Transplantation rescues rnaset2 mutant swimming behavior and survival. (A) Live tracking of larval swimming behavior reveals that transplanted rnaset2 mutants swim greater distances than nontransplanted controls. Kruskal–Wallis test with Dunn’s multiple comparisons. Three biological replicates, n = 52 to 60. (B) Representative traces of free-swimming behavior of zebrafish larvae. The green line represents slow movements (3.0 to 6.6 mm/s), red line represents fast movements (>6.6 mm/s). (C) Tracking of 4 wpf juvenile behavior reveals that transplantation restores rnaset2 swimming behavior to WT levels.
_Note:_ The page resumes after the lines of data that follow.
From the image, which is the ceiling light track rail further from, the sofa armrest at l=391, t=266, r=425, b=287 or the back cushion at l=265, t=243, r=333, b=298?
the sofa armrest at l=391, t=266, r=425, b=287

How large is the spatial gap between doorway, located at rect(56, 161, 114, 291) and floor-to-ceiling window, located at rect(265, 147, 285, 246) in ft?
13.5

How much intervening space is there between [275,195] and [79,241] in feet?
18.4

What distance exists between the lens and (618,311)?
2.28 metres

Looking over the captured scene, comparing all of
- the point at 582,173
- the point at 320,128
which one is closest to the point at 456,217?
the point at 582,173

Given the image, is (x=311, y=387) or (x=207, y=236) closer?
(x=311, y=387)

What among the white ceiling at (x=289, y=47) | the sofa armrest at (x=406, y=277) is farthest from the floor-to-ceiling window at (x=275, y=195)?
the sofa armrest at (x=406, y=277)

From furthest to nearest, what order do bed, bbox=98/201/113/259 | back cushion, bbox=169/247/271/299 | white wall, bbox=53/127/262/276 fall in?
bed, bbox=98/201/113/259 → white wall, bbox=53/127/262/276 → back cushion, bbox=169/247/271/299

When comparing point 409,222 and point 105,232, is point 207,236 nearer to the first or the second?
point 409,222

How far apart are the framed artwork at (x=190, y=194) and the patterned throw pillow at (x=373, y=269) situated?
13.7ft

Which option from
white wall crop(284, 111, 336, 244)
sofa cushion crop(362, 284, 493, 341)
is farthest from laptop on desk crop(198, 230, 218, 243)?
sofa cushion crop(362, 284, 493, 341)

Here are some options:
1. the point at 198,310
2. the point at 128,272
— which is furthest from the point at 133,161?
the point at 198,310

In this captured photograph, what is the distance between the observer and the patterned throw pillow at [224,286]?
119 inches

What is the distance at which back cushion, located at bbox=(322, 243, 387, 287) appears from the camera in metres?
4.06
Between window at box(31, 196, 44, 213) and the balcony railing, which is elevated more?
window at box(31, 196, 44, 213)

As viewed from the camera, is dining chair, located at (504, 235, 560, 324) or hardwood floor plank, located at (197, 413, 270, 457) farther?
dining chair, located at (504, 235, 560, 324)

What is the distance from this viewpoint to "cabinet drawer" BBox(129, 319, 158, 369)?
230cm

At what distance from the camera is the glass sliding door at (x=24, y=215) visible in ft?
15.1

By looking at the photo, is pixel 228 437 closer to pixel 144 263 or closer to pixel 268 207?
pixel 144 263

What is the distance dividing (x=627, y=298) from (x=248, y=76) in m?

Kruskal–Wallis test with Dunn’s multiple comparisons, n = 11 to 31. (D) Swimming behavior was comparable between rnaset2 microglia-depleted transplanted animals that had persistent engraftment of transplanted cells and those which did not. Mann–Whitney U test, n = 12 to 19. (E and F) Percentage survival of transplanted rnaset2 mutants is greater than microglia-depleted sham controls at 4 wpf. Pairwise comparisons and corresponding P values shown in F, bold indicates significance. Log rank Mantel–Cox test with Bonferroni’s multiple comparison correction (Bonferroni-corrected threshold: P < 0.00833; family-wise significance threshold: P < 0.05). Three biological replicates, n = 60 to 86.